Joshua M. Rosenberg (PhD, Michigan State University) is an Assistant Professor of STEM Education at the University of Tennessee, Knoxville. His research focuses on how learners think of and with data, particularly in science education settings. Dr. Rosenberg tries to understand how practices such as creating, representing, and modeling data create new opportunities for learning how to use data to pose and answer questions about scientific phenomena. In addition to how learners think of and with data,
Dr. Rosenberg is also interested in student engagement across a range of STEM learning environments and the use of technology in education, particularly for teacher professional development. As a part of this work, Dr. Rosenberg makes use of quantitative methods, such as multi-level models for analyzing data collected through the experience sampling method, and newer approaches, such as social network analysis to analyze teachers’ conversations on social media. Dr. Rosenberg’s research has been published in journals such as the Journal of Research on Science Teaching, the Journal of Youth and Adolescence and the Journal of Technology and Teacher Education.

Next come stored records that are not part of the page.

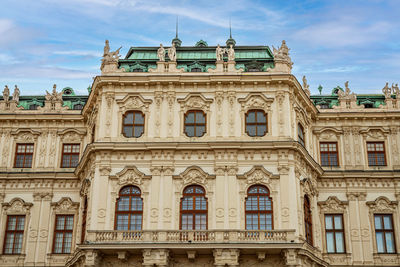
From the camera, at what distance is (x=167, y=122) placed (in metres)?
36.0

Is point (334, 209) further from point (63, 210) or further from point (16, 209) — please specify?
point (16, 209)

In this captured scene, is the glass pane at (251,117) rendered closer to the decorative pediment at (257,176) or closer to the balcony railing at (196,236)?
the decorative pediment at (257,176)

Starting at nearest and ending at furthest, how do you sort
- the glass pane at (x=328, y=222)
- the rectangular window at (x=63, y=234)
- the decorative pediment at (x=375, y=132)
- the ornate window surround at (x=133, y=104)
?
the ornate window surround at (x=133, y=104) < the rectangular window at (x=63, y=234) < the glass pane at (x=328, y=222) < the decorative pediment at (x=375, y=132)

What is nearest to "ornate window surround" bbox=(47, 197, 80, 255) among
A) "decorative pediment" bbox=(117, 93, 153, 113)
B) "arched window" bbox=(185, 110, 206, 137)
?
"decorative pediment" bbox=(117, 93, 153, 113)

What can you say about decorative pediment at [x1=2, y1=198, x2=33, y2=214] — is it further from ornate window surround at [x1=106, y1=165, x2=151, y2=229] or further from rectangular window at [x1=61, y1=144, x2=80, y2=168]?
ornate window surround at [x1=106, y1=165, x2=151, y2=229]

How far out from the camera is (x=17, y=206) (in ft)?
130

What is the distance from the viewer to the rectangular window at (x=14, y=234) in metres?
38.7

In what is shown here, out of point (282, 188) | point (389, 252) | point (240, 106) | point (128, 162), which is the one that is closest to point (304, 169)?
point (282, 188)

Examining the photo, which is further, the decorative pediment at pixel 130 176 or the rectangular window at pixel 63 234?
the rectangular window at pixel 63 234

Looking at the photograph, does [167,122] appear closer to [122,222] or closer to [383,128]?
[122,222]

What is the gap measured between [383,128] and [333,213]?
7.35 metres

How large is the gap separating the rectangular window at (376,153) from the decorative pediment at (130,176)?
16.2 metres

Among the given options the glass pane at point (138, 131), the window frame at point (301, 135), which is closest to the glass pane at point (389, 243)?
the window frame at point (301, 135)

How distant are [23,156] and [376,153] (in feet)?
81.1
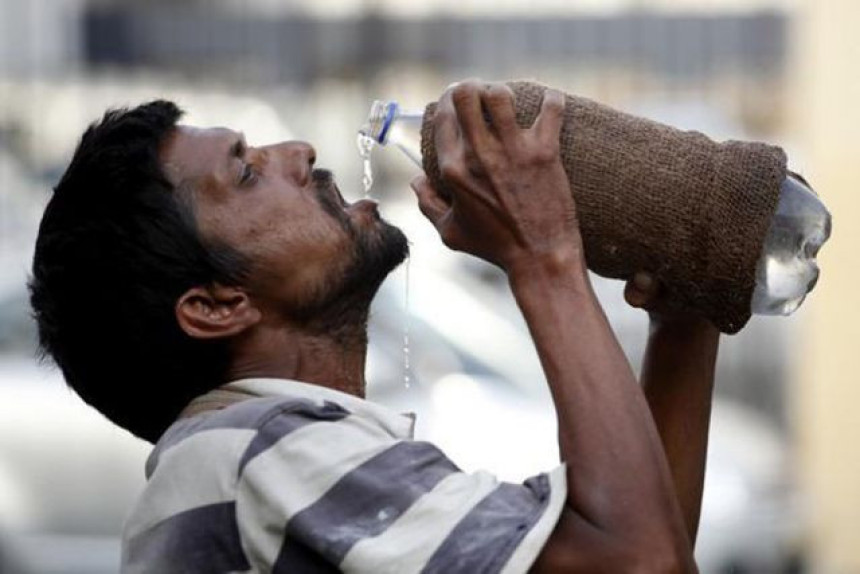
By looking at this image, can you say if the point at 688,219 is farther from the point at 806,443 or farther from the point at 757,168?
the point at 806,443

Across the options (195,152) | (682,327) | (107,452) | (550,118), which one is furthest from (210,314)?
(107,452)

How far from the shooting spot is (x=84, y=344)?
284 centimetres

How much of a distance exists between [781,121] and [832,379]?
4.61 meters

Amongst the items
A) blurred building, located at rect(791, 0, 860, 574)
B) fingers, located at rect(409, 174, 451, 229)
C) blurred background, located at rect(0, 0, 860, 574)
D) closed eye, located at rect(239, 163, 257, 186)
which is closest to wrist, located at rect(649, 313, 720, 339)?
fingers, located at rect(409, 174, 451, 229)

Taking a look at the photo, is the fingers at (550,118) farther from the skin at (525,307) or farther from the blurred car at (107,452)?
the blurred car at (107,452)

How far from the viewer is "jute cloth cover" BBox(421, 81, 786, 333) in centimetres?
275

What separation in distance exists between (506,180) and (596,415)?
0.26 metres

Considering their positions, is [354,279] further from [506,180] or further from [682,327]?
[682,327]

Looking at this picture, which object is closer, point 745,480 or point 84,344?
point 84,344

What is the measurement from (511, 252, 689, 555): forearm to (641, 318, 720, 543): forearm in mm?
383

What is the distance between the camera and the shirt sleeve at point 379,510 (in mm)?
2531

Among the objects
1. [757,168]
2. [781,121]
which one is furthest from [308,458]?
[781,121]

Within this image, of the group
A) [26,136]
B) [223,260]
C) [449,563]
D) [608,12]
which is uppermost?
[223,260]

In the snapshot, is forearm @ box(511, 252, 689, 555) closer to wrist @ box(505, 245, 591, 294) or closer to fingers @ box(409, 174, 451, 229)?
wrist @ box(505, 245, 591, 294)
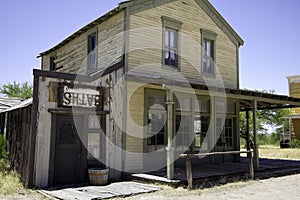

This page contains information about my research as well as information about ongoing research projects.
Publications and Other Products
Visit this page here for information about and links to pre-prints and other resources associated with publications (peer-reviewed journal articles, book chapters, and conference proceedings) and other products (R packages and simulations for learners).
Ongoing Research Projects
State Educational Twitter Hashtags (SETHs): https://jmichaelrosenberg.shinyapps.io/SETHs z
Ongoing Research Projects
Here is information about ongoing and recently completed research projects.
Profiles of Science Engagement
With Jennifer Schmidt (MSU), Neil Naftzger (American Institutes for Research), Lee Shumow (Northern Illinois University) and colleagues.
- Investigate student engagement through the use of data collected through an Experience Sampling Method (ESM).
- Use data collected from both middle and high school classes as well as outside-of-school STEM programs.
- Using person-oriented and within-person analytic approaches.
STEM Interest and Engagement
With Jennifer Schmidt (MSU), Lee Shumow (Northern Illinois University), and colleagues.
- Explore the impact of learners’ participation in outside-of-school STEM programs.
- Understand momentary, personal, and program predictors of students’ interest and engagement.
- Use of ESM, survey, and video data and use mixed effects (or multi-level) models.
The REX Virtual Experiment Platform
With Rochelle Schwartz-Bloom (Duke), Lisa Linnenbrink-Garcia (MSU), and colleagues.
- Understand high school students’ development of situational interest as part of their use of an online virtual experiment platform.
- Use self-report and log-trace data to document student motivation and learning.
Teaching and Learning in Online Science Classes at Michigan Virtual School
With John Ranellucci (Hunter College).
- Design activities to support student work with authentic data sources in high school science classes.
- Document the development of students’ ability to engage in work with data through the use of embedded assessments.
- Use self-report and log-trace data to explore relationships among students’ motivation, engagement, and achievement.
Supporting Scientific Practices in Elementary and Middle School Classrooms
With Christina Schwarz (MSU), Christina Krist (University of Illinois), Brian Reiser (Northwestern University), and colleagues.
- Develop curricula, providing teacher professional development, and documenting student (and teacher) learning across multiple years.
- Document student learning using computational and traditional qualitative and quantitative approaches.
- Understand longitudinal changes in teachers’ instructional practice focused around support students’ development of scientific models of phenomena.
The MSU-Wipro STEM & Leadership Teaching Fellowship
With Leigh Graves Wolf (MSU), Punya Mishra (Arizona State), Matthew Koehler (MSU) and colleagues.
- Develop and explore the development of online learning communities through the use of a Twitter hashtag, a Facebook group, and other educational and communication technologies.
- Use social network analysis models and methods to understand how teachers’ influence one another and impact changes in their teaching practice.